──────── Data for processing
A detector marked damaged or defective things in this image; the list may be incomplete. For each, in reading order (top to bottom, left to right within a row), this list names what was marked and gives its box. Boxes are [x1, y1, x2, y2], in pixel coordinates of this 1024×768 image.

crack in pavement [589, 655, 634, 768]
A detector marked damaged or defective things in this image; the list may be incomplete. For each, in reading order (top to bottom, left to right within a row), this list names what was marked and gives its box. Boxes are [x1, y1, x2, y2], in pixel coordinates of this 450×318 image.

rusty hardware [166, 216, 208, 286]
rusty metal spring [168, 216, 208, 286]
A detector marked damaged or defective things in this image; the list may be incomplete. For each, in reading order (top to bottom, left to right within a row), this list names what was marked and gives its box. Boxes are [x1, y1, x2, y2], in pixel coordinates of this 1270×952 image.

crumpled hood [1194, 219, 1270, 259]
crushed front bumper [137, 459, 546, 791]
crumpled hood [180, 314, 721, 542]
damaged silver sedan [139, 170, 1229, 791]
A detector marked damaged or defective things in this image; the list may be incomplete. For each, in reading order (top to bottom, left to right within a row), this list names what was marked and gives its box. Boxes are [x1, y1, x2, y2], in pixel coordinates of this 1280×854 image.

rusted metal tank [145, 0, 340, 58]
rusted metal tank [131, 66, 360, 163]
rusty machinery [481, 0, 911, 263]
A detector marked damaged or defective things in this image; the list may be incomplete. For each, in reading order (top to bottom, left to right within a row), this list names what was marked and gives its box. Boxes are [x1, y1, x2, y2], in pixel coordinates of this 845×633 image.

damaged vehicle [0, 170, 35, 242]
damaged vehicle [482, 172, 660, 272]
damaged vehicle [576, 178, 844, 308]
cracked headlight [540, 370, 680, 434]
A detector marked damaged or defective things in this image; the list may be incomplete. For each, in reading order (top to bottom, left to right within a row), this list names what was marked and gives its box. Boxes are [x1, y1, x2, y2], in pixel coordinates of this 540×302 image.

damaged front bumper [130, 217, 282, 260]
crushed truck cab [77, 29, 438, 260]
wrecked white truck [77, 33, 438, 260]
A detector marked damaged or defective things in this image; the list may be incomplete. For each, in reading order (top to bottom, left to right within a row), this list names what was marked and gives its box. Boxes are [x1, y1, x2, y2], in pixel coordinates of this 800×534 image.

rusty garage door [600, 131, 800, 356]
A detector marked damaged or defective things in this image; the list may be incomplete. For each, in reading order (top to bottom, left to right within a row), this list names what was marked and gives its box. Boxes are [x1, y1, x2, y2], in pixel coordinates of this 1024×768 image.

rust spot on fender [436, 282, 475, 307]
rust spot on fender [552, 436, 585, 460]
────────────────
* _What is required_
Retype every line of the material above without any changes.

* _Reply_
A detector marked damaged or defective things in this image; the list may be incomplete. For each, in reading order (top to bottom, left to right within a row), this list names what was marked and gives its box. Boxes are [x1, y1, x2, y2], in pixel coordinates of this 1024×768 image.

crack in pavement [589, 655, 634, 768]
A detector marked damaged or defective things in this image; the list may be incomplete. For each, in reading order (top to bottom, left to right within a row), this list names what was marked and gives its box. Boxes are [x1, y1, x2, y2], in pixel coordinates of this 450×318 image.

rusty hardware [166, 216, 208, 286]
rusty metal spring [168, 216, 208, 286]
A detector marked damaged or defective things in this image; the list may be incomplete. For each, in reading order (top to bottom, left to right within a row), this list names what was marked and gives its box. Boxes are [x1, y1, x2, y2], in pixel coordinates of this 1270×952 image.

crumpled hood [1194, 219, 1270, 259]
crushed front bumper [137, 459, 546, 791]
crumpled hood [180, 314, 721, 542]
damaged silver sedan [139, 170, 1229, 791]
A detector marked damaged or defective things in this image; the list may be incomplete. For each, in reading order (top to bottom, left to right within a row), this list names what was marked and gives its box. Boxes are [x1, y1, x2, y2], in pixel coordinates of this 1280×854 image.

rusted metal tank [145, 0, 340, 58]
rusted metal tank [131, 66, 360, 163]
rusty machinery [481, 0, 911, 263]
A detector marked damaged or defective things in this image; the list may be incomplete. For each, in reading order (top to bottom, left to right within a row), this list names what was marked and gives its box. Boxes are [x1, y1, x2, y2], in pixel coordinates of this 845×633 image.

damaged vehicle [0, 170, 35, 242]
damaged vehicle [482, 172, 660, 272]
damaged vehicle [576, 178, 844, 308]
cracked headlight [540, 370, 680, 434]
A detector marked damaged or defective things in this image; the list may be incomplete. For each, in reading order (top to bottom, left to right within a row), this list names what was marked and gives its box. Boxes are [x1, y1, x2, y2], in pixel coordinates of this 540×302 image.

damaged front bumper [130, 217, 282, 260]
crushed truck cab [77, 29, 438, 260]
wrecked white truck [77, 33, 438, 260]
A detector marked damaged or defective things in this image; the list may be incomplete. For each, in reading order (top to bottom, left to right within a row), this list names what was marked and gives its box. Boxes are [x1, y1, x2, y2], in pixel coordinates of this 800×534 image.

rusty garage door [600, 131, 800, 356]
A detector marked damaged or defective things in this image; the list may be incomplete. For each, in reading order (top to bottom, left to right within a row), this list names what was marked and gives its box. Boxes are [x1, y1, x2, y2], in pixel coordinates of this 1024×768 image.

rust spot on fender [436, 282, 475, 307]
rust spot on fender [552, 436, 585, 460]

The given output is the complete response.